***** Text excerpt

We live in disorienting and challenging times. As society becomes more networked, the traditional centralised power of governments is under pressure. It’s a tough time to be a political leader attempting to deploy tried and tested tools when society no longer behaves in tried and tested ways. Those formal, linear, definitive strategies that once cascaded down from a central point are now under continuous challenge by a youthful networked power that is digital by default and quick to adapt to change.

Design thinking was born of this youthful zeal and the last 10 years has seen a profound shift in what we understand as design. Driven by the exponential growth of the social web and digital services, designers have gone beyond the classic understanding of design as producer of artefacts, into design as creator of services, policies, processes, business models and governance structures.

Human-centred design thinking methods — and service design in particular — have infiltrated business, government and third sector institutions and reinvented the way they approach innovation. And this in turn is disrupting traditional notions of how policy-making, business development, R&D, organisational design and strategy are done.

**********

▶ Stated goal 1
In the passage on design thinking and networked power, over what period has there been a profound shift in what we understand as design?
▶ Stated goal 2
Say whether each statement agrees with the passage on design thinking and networked power, and quote the words that decide it: (a) Design thinking grew out of youthful zeal. (b) Designers today still see design mainly as the making of artefacts. (c) Service design has stayed out of government institutions.
▶ Stated goal 3
Write the next part of the passage on design thinking and networked power, picking up after its last sentence.

***** Supplied material

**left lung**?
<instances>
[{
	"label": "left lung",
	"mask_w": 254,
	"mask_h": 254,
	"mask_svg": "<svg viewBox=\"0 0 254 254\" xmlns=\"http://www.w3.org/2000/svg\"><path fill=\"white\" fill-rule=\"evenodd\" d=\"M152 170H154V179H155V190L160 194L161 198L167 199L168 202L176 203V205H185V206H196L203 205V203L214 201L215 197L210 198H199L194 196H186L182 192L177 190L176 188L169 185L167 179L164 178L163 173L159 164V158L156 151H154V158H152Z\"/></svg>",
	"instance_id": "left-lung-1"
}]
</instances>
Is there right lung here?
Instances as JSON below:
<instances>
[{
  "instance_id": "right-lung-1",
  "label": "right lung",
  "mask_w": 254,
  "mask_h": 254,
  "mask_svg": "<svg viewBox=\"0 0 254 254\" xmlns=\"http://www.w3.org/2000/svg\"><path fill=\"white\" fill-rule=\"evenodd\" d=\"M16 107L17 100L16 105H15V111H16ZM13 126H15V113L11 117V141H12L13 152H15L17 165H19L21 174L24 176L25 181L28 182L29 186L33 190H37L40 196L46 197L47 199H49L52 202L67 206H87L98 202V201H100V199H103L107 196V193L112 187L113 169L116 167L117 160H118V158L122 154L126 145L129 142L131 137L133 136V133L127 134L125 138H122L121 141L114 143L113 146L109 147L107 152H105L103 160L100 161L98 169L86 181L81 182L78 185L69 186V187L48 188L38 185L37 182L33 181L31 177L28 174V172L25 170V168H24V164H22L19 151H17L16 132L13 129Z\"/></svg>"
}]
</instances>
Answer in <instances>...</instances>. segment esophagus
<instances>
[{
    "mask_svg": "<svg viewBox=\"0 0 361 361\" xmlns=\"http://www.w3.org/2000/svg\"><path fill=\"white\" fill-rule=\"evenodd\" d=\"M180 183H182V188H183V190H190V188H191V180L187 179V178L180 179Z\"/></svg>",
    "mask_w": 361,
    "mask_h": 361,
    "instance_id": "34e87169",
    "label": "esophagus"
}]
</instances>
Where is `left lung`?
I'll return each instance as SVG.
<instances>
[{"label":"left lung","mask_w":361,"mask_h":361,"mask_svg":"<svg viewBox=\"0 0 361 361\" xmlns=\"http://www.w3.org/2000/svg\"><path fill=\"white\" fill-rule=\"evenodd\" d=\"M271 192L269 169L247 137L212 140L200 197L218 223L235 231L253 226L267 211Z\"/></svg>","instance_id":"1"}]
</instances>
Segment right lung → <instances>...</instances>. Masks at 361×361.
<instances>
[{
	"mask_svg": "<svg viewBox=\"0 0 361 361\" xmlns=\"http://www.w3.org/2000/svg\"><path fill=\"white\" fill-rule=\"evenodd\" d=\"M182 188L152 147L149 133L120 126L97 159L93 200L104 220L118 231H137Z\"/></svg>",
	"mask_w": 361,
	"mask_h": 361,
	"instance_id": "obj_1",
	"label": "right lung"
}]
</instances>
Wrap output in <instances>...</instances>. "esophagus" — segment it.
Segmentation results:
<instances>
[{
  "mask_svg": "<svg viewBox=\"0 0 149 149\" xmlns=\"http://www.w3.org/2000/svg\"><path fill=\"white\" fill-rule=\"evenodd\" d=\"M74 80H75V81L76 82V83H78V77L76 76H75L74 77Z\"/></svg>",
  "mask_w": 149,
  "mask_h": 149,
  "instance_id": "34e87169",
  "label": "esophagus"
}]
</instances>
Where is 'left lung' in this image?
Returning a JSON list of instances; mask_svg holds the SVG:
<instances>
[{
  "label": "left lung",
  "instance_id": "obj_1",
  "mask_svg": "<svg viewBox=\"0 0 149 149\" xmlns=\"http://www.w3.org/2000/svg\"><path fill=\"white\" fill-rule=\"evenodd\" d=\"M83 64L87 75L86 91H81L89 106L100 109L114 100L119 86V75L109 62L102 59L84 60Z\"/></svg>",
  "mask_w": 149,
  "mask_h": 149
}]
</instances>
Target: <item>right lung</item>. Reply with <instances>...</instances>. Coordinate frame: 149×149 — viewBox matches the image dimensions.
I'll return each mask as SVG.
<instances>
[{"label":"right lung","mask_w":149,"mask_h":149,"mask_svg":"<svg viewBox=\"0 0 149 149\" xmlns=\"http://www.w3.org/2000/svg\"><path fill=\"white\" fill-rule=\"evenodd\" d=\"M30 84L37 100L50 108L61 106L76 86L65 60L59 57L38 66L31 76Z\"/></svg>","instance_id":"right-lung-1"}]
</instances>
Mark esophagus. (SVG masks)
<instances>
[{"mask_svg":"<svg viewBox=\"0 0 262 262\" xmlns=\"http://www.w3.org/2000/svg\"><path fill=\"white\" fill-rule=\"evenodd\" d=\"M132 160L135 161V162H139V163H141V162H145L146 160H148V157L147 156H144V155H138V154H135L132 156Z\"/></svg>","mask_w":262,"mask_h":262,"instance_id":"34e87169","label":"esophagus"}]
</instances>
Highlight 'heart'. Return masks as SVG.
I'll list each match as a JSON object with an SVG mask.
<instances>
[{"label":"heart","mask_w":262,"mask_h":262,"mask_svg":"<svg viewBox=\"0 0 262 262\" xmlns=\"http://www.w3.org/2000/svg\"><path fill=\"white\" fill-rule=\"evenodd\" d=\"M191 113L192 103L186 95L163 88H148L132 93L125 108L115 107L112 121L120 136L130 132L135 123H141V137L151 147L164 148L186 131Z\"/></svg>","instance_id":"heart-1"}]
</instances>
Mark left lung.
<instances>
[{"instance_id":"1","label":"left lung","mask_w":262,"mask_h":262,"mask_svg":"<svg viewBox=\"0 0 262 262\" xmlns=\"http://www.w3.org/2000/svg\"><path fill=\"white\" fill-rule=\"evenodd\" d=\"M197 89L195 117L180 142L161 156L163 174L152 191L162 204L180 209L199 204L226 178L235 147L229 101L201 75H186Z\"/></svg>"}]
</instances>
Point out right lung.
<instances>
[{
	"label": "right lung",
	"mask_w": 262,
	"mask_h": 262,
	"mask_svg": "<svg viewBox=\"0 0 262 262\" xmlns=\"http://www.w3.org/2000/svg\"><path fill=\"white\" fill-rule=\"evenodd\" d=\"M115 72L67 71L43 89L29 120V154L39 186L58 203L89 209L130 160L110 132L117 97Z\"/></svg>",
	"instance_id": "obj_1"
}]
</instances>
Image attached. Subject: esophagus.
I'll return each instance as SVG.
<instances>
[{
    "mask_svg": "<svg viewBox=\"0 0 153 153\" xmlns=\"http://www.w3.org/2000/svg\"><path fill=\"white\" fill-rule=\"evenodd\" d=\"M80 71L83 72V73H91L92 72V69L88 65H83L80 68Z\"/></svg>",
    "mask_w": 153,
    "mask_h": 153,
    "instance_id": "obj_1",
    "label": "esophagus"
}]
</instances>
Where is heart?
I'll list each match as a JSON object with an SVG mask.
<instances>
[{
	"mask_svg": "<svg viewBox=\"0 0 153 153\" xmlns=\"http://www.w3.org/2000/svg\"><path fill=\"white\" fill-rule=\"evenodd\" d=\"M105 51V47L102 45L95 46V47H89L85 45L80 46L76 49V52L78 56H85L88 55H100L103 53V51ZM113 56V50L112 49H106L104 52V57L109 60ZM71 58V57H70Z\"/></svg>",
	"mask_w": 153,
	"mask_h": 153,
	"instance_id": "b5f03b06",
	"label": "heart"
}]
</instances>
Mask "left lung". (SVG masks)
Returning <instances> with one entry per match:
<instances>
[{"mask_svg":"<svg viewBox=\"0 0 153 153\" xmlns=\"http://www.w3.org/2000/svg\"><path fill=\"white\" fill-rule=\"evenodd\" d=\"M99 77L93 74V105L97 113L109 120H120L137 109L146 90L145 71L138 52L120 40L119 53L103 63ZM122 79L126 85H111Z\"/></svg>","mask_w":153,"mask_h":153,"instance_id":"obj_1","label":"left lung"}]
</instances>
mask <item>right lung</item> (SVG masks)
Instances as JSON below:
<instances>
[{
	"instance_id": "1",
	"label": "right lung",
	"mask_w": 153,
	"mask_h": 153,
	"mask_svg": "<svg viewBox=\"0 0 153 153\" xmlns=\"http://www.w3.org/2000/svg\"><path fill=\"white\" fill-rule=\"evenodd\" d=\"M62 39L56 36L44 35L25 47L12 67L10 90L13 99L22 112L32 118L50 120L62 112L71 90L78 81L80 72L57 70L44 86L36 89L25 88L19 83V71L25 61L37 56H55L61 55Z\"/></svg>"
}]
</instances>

**********

▶ Answer 1
The last 10 years.

▶ Answer 2
(a) Yes: "Design thinking was born of this youthful zeal"
(b) No: "designers have gone beyond the classic understanding of design as producer of artefacts"
(c) No: "have infiltrated business, government and third sector institutions"

▶ Answer 3
As this diagram from Lean Ventures shows, rather than providing a clear route to a single solution, design thinking methods lead to many solutions, stimulating creativity and idea generation that arrive at a variety of innovation types.

Design thinking and social challenges

In a report on social innovation, the Rockerfeller Foundation suggested that this type of creative thinking is critical if society is going to respond deftly enough to the major societal challenges of our time. It says:

“Due to the complex, systemic, and interrelated nature of the serious social, economic, and environmental problems confronting us, we need entirely new forms of solutions. Clearly, we humans must learn to think differently about our complex world and to work together in unusual and very strategic new ways.”

Designers are beginning to answer this call. With design thinking methods at their disposal, they are now setting their sights on the grand social challenges of our time.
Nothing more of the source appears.